PHYData DBA (12/26/2014)
There are places where the M$ TSQL does not follow the ANSI SQL standard.
MHO: The IN operator and using the NOT qualifier with it are "NOT IN" that set. Not even if you add to how they handle NULLS and 3VL.
That is correct. ANSI standard defined IN as a series of OR'ed comparisons, so WHERE x IN (1, NULL) has to have the exact same effect as (x=1 OR x=NULL). For x equal to 1 this equates to True OR Unknown, which yields True; the row is returned. For x is NULL this equates to Unknown OR Unknown (because any comparison with a NULL yields Unknown, even if both operands are NULL), is Unknown. And for x = 2, this is False OR Unknown, also Unknown. Those two rows are not returned.
Also, ANSI defined x NOT IN (...) as equal to NOT (x IN (...)), so WHERE x NOT IN (1, NULL) must behave identical as WHERE NOT (x IN (1, NULL)). The inner part of that expression will, as explained above, return True for x = 1 and Unknown for x is null or any value other than 1. NOT (True) is False and NOT (Unknown) is Unknown. The NOT IN expression returns False for x = 1 (so the row is not returned). For x equal to any other value or NULL, the expression returns Unknown, so those rows, too, are skipped.
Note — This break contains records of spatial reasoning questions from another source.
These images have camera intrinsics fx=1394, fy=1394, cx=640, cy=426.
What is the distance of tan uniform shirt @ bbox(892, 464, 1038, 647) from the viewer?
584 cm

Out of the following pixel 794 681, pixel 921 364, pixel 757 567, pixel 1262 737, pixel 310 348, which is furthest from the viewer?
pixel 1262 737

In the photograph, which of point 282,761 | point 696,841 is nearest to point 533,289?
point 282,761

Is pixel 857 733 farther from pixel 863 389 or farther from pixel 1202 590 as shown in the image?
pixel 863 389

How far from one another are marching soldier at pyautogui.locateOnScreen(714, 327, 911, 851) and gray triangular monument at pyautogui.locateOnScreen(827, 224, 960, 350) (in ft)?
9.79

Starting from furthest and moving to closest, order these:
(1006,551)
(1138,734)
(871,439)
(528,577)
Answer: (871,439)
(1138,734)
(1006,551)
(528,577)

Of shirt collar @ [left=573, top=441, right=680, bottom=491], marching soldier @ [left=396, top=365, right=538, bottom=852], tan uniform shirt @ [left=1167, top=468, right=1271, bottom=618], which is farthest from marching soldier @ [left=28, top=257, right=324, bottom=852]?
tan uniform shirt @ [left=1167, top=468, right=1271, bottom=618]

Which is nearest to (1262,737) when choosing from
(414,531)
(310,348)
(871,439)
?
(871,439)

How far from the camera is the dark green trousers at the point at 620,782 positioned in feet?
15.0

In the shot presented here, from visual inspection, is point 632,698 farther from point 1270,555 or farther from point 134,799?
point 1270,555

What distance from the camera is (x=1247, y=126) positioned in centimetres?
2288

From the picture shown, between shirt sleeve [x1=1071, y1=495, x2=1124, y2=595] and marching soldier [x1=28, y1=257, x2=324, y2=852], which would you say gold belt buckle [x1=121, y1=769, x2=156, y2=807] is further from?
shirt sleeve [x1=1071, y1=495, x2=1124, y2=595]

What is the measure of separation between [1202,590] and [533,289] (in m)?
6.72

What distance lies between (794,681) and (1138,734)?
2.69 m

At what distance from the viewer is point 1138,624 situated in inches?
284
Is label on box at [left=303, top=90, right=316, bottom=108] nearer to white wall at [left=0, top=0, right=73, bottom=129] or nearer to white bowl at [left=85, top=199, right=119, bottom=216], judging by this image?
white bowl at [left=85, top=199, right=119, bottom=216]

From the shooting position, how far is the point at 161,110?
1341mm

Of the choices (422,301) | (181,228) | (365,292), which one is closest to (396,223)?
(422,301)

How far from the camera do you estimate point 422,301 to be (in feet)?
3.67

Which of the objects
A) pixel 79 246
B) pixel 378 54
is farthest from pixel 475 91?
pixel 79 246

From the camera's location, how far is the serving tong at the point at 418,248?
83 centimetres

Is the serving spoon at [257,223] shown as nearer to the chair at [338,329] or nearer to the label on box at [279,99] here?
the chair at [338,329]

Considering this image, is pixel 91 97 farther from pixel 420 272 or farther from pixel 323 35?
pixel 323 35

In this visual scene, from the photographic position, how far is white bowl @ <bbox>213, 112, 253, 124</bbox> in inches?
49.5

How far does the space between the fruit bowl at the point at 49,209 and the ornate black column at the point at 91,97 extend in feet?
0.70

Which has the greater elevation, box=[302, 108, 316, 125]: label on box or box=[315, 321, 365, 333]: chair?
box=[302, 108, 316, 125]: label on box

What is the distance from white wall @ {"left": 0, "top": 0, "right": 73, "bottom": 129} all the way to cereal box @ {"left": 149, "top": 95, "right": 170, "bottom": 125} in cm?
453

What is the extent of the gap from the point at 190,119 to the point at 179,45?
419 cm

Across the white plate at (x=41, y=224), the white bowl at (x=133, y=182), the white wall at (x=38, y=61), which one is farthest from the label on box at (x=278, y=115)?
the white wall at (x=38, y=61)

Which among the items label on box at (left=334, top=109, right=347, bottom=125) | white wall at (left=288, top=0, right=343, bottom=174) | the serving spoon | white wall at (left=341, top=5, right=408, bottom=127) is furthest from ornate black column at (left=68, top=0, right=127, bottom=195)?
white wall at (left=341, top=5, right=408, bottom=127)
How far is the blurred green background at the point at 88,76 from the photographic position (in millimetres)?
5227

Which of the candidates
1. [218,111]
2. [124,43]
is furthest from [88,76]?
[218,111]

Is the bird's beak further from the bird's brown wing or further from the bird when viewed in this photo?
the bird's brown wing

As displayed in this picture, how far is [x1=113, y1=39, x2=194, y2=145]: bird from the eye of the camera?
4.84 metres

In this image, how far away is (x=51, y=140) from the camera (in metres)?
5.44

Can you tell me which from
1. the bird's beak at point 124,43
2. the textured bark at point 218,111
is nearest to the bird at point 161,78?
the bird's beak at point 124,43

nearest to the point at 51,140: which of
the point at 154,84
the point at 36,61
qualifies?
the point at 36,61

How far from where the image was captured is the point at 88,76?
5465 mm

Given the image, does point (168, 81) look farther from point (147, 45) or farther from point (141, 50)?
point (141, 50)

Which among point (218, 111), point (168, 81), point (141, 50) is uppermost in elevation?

Every database product that behaves different is in violation of the ANSI standard. I have never used other products, but I would be very surprised if any of the big competitors would have a non-standard behaviour by default in this area.
To my chagrin, SQL Server does have an option (SET ANSI_NULLS OFF) that forces SQL Server to use different logic for comparing with NULL. This setting has been deprecated a long time ago, and will be removed in a future version - much to my delight, because I don't like non-standard behaviour.